VENDIAMO LE CASE POPOLARI?
Immaginate che una città come Verona, Parma o Perugia abbia un solo proprietario delle case, proprio di ogni casa, insomma il proprietario della città. Impensabile? Invece: è la realtà di Roma, dove i soggetti pubblici (Ater della Regione e il Comune di Roma) sono proprietari di quasi 50mila appartamenti il primo e di circa 26mila il secondo. Insieme superano le 70mila unità, al cui interno è facile stimare una popolazione analoga a Verona, Parma o Perugia.
È un’altra foto della «periferia» di Roma. Un altro modo di conoscere il mistero delle tante piccole città che stanno dentro la città, dentro Roma, sempre meno città e sempre più un contenitore di città.

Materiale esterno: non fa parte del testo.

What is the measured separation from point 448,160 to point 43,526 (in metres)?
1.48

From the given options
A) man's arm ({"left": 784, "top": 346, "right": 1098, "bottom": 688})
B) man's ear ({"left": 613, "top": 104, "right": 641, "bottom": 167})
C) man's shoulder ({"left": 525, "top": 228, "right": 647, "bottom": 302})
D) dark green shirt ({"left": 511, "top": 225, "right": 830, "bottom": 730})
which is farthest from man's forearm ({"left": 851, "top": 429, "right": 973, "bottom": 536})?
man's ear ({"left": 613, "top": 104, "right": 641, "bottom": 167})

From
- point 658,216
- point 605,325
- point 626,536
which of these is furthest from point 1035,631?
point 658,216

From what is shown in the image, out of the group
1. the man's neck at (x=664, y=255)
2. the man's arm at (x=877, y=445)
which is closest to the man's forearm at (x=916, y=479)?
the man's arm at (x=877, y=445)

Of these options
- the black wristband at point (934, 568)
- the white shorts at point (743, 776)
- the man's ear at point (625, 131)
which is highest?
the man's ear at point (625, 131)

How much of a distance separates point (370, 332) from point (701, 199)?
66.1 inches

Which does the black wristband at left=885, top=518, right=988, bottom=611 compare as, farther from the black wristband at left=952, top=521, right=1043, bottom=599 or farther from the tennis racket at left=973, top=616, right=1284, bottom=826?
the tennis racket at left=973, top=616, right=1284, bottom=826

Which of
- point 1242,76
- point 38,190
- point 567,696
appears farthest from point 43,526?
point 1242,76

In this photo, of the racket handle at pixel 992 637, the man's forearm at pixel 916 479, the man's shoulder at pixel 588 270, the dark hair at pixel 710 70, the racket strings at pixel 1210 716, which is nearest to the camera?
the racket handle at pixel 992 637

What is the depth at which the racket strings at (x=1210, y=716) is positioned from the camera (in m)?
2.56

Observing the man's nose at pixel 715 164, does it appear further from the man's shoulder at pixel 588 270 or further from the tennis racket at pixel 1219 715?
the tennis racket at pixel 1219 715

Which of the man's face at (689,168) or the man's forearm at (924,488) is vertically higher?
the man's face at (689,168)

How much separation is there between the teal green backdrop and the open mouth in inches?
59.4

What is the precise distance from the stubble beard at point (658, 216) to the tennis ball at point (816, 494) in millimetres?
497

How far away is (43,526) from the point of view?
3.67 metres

Parliamo dell’edilizia pubblica popolare nata da più di un secolo per rispondere alla domanda crescente di abitazioni. Già ai primi del Novecento Ernesto Nathan pensò e realizzò alcuni quartierecittà come Testaccio e Garbatella. Durante il Fascismo, anche per lo sventramento del centro storico, furono create nuove città satellite come Quarticciolo, Collatina e le altre. Le città di Nathan sono oramai un tessuto edilizio e sociale che non può certo definirsi «periferia». Al contrario, l’edilizia pubblica degli Anni 70 (Tor Bella Monaca, Laurentino 38, Corviale) è bloccata dentro un meccanismo periferico da cui non riesce a uscire.
Bisognerebbe trovare il modo di emancipare almeno una parte dell’edilizia popolare dal destino di degrado.